+++ Reading text

If the debt had been established, could the plaintiff rely on the whole of the debt, including that part which is statute barred, for this application?

  1. Even if the plaintiff had established that he was a creditor of the estate of the deceased, part of the debt owed to the plaintiff is statute barred and the issue of the limitation period of the debt becomes relevant which, in turn, requires a consideration of whether this Court should follow the decision of Coombs

  1. Counsel submitted that the unbarred part of the debt was $8,580.  Based on the decision of Coombs, the plaintiff relied on the entire debt, both the barred and unbarred portions, for the purposes of his application. 

  1. In Coombs, the brother of the deceased applied for a grant of administration of the deceased’s estate.  The deceased died intestate and insolvent more than six years before the application was brought.  The brother was a creditor of the deceased but the debt was statute barred.  The question for the Court of Probate was whether the brother could obtain letters of administration, despite the debt being statute barred.

++++++

# Requests
#1 In the excerpt on the statute-barred debt, what amount did counsel submit as the unbarred part of the debt?
#2 Extend the excerpt on the statute-barred debt, beginning right after its final sentence.
The records that follow have no connection to the excerpt on the statute-barred debt.

+++ Data supplied

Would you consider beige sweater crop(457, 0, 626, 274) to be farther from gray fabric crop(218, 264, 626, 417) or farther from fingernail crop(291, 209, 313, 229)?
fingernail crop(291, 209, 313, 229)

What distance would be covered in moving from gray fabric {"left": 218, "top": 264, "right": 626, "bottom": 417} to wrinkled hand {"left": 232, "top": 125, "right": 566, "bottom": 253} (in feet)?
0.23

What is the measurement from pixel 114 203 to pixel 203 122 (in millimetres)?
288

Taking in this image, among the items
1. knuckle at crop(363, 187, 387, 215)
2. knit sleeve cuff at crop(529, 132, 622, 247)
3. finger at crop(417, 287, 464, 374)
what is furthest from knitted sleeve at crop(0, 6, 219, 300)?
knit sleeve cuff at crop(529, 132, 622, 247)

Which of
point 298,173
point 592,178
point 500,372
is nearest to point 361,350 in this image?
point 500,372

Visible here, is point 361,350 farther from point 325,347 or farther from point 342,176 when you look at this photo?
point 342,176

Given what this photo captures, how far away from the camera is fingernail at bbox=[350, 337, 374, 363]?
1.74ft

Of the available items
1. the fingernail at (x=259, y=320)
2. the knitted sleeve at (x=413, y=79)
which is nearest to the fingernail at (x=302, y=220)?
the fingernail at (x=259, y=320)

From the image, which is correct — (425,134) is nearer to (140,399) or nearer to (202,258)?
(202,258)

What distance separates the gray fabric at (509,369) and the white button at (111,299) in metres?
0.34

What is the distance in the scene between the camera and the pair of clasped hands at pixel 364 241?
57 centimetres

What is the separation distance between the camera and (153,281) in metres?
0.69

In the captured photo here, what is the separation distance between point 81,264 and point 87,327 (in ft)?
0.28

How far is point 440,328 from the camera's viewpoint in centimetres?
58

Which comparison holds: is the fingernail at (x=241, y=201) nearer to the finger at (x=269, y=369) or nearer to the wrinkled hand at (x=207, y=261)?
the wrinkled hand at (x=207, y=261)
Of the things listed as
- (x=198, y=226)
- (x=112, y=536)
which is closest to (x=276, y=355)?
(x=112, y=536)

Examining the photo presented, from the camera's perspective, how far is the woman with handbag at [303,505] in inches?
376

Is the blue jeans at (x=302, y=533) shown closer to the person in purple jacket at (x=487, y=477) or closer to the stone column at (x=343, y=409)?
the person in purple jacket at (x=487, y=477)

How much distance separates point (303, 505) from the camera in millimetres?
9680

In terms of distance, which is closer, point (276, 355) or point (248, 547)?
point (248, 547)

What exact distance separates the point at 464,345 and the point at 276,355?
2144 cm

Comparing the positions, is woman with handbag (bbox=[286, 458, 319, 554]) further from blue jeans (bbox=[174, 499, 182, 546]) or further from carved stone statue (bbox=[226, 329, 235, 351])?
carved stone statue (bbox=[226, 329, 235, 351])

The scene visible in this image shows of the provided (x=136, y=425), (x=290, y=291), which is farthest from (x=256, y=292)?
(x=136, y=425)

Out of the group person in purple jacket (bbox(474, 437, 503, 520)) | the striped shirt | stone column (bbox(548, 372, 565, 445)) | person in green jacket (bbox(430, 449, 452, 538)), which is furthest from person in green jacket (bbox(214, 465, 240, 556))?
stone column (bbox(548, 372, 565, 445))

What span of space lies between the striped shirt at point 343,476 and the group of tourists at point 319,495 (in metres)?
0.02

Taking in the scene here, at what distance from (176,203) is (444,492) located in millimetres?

++++++

# Outputs for the tasks
#1 Counsel submitted that the unbarred part of the debt was $8,580.

#2
  1. Sir JP Wilde noted that while a limitation defence is ‘an absolute legal answer’ to the creditor’s claim, it only ‘extinguish[es] the debt at his volition’.  If the debtor does not rely on the defence, ‘the law would treat the debt as an existing obligation and lend the process of the court to enforce its discharge’.

  1. The Court then quoted from Williams on Executors, which stated that an executor or administrator may ‘retain a debt due to himself though it may be more than six years old’.  The text relied on several cases for that proposition: the reason executors and administrators were permitted to choose not to plead the limitation defence against themselves was that it had ‘long been established’ that executors were not bound to plead the limitation defence against a third party creditor and if the executor could choose not to plead the defence against another, he or she ought to be able to choose not to plead it against himself. 

  1. Applying those principles, the brother was granted administration to the deceased’s effects, subject to a bond requiring the brother to administer according to law, and to distribute assets rateably with other creditors and without any preference to his own debt.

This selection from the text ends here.